Minor gas pains will relieve major headache

While drivers feel it at the pump now, a crumbling infrastructure will be more costly in the long run

"The legislature went too far," according to the signature gatherer with the armful of petitions. They continue whether you are listening, "The 9.5 cent increase in the gas tax is hurting families and businesses." "The gas tax is just another example of the legislature ignoring the will of the people." There is never any mention that less than a third of the 9.5 cent increase is currently in effect or that it is to be phased in over the next four years.

Apparently, the projects are acceptable to the supporters of Initiative 912. Their argument is the financial effects on families and that, simply, the fewer taxes, the better. If the projects are acceptable, who better to fund them than those who will benefit most: drivers. The fact is, in the end, the negative effect of a seriously deteriorating transportation infrastructure will be more costly than sixty cents ($.60) more for 20 gallons of gas today or $1.80 more when the tax is fully levied in four years.

Yes, a large amount of the initial funding will be spent to replace the Seattle viaduct. Like it or loathe it, Seattle is the largest commerce center in the Northwest and it is in our best interest to keep commerce flowing through it. State funding of the viaduct project will, in the end, benefit all the residents of Washington State as will a new or improved Columbia River Crossing.

Government by referendum and proposition has had a strangle hold on the state of California since the infamous Proposition 13 which eliminated the government’s ability to raise assessed values on real estate and thus capping the amount of taxes to be collected. Consequently, California highways and freeways are littered with potholes big enough to swallow a Mini Cooper, bridges and roads only passable in one lane, and deferred maintenance on major bridges and freeways with no foreseeable budget to fund it. But it has taken a graver toll on the people of California. The elimination of the property tax forced a reallocation of funds – some roadwork has to be done and the money had to come from schools, social services, and fire and police services.

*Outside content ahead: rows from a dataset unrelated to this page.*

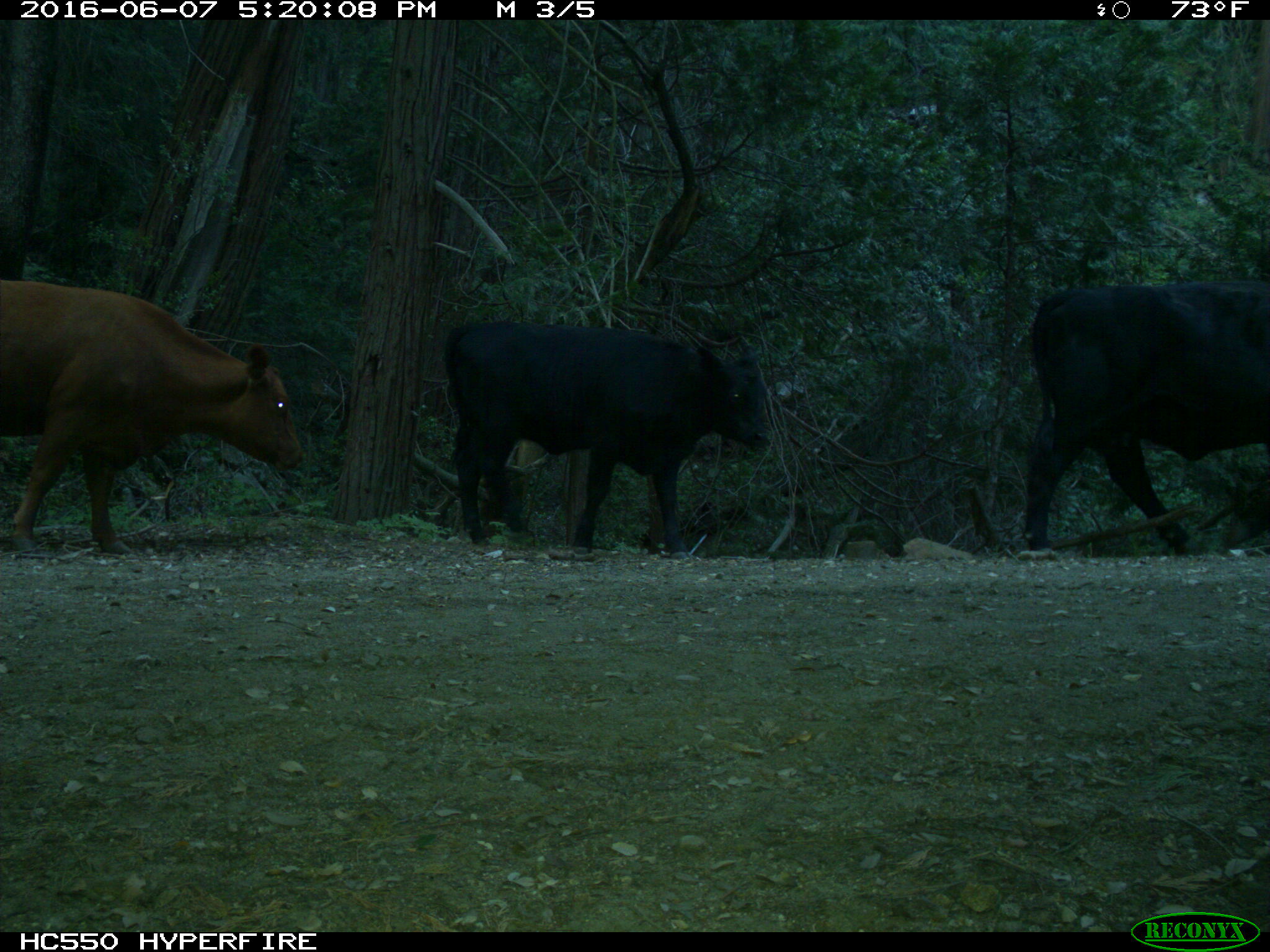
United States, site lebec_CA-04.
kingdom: Animalia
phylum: Chordata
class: Mammalia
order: Artiodactyla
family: Bovidae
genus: Bos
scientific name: Bos taurus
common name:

More than $250 million of this statewide tax is dedicated to critical transportation infrastructure projects in our region. We must have the support and funding for these projects if we are to support the growth we’ve been enjoying or to attract the living wage jobs we need. Without it, the economy will drain as certainly as your gas tank as you sit in traffic backups getting across town and trying to cross the Columbia. Vote no on 912.